Onde mora a criatividade? - Rua vs academias
«Saudades desse tempo em que os carros ocupavam de forma abusiva os nossos campos de futebol» José Santana
Confesso, também, que sou um eterno saudosista no que toca a vivências futebolísticas.
Como quase todos os jovens da minha geração, talvez a última que tenha experienciado a pressão deste magnífico palco, foi lá, na rua, que passei muitas horas da minha formação.
O futebol de rua carateriza-se, de forma geral, por ser um jogo que ocorre num ambiente que potencia a liberdade de ação, onde o improviso é essencial. As condições não são as mais favoráveis, mas levam à necessecidade de adaptações constantes por partes de quem as pratica.
Desprovido de feedbacks que condicionam, muitas das vezes, negativamente os jogadores, o futebol jogado na rua é genuíno e promove a autonomia. Terá também algo de tático, o que não existe certamente é a limitação da liberdade de decisão.
Este é um contexto que estimula a ativação e o desenvolvimento da criatividade.
É esta criatividade que escasseia em Portugal. Um jogador criativo, irreverente e talentoso, que nos encha de expetativa a cada jogada, que mantenha o suspense e que assuma o risco sem medo de falhar.
As particularidades da sociedade atual, levam, a que cada vez seja menos habitual, assistirmos a jogos desta natureza. A tecnologia, invadiu as agendas dos jovens e o futebol aprende-se nas academias/ escolas de formação.
São estes fatores, que servem para relembrar e descrever a falta que este tipo de "jogos" fazem durante as etapas de formação de um jovem. Na ânsia de voltar a ver este tipo de jogadores brilhar nos relvados portugueses, tem surgido um debate que assenta na vontade de trazer as vivências da rua para as academias.
Existe uma percepção de que o trabalho de quem forma, tem sido perturbado pela exigência da vitória, da necessidade de resultados, que são impostos pelos clubes ou mesmo pelos próprios treinadores.
Quem treina ou assiste a jogos de formação, pode facilmente observar, a constante guerra que existe, nos bancos de suplentes. O jogo, joga-se ali, numa disputa de berros que guiam constantemente a ação dos jovens.
Este é o problema que atormenta os responsáveis por encontrar novos talentos e as pessoas que se preocupam com o futuro do futebol português.Retirar a aprendizagem de conhecimentos táticos em etapas iniciais da formação, parece ser a solução encontrada por quem tem pensado o assunto. Não me parece que esse seja o problema.
Reconheço a importância que a rua pode ter tido para imensos futebolistas de top, no entanto não posso aceitar que o ambiente criado por quem forma seja menos potenciador de jogadores talentosos.
O "jogar à bola" não pode ser mais enriquecedor que o "jogar futebol". O "jogar à bola" não pode ser a melhor forma de ensinar alguém a jogar futebol.
O futebol é um jogo tático, quem o quer aprender tem de o entender.

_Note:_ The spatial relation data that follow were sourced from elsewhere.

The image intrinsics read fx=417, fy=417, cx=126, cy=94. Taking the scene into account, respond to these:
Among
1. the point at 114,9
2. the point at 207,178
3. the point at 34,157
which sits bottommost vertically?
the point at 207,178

Não podemos negar a importância de alguns princípios fundamentais na questão da aprendizagem do futebol.
Cabe aos treinadores de formação fazer uma gestão da transmissão de conteudos táticos, mas nunca os ingorando.
As academias dispõem de condições muito mais favoráveis que o futebol de rua. Balneários, campos com marcações, balizas adequadas, diversos materais que enriquecem o treino e, fundamentalmente, treinadores. Se este ambiente não é mais enriquecedor para potenciar talentos e despoletar criatividade então é porque quem treina o faz de forma errada.
O processo de treindo deve incluir exercícios que potencializem a descoberta, que contenham diversas possibilidades de alcançar os seus objetivos. Desta forma garantimos que os jogadores são obrigados a pensar o exercício e criar soluções, não o realizando de forma mecanizada.
Cabe-nos a nós, treinadores, criar "jogos" para ativar e treinar habilidades técnicas, promover a criatividade sem desvirtuar o jogo. A criatividade tem de morar, obrigatoriamente onde existe talento, tem de aparecer onde existe potencial, tem de surgir a cada exercício, em todos os treinos.
Se um miúdo inventa, recria e aumentas as suas qualidades na rua, sem ajuda de alguém formado para o orientar, então, contando com um treinador competente, deverá elevar muito mais, todas as suas características.
Não acho que exista a necessidade de recriar o futebol de rua, se o treino for pensado desta forma. A rua, apresenta, definitivamente, um contexto único e enriquecedor mas as academias e os clubes, tem todas as condições para fazer melhor.
A resolução da situação, passa por retirar dos cargos de treinador, quem comanda os seus formandos, como se de um jogo de computador se tratasse. E esse, já é outro problema.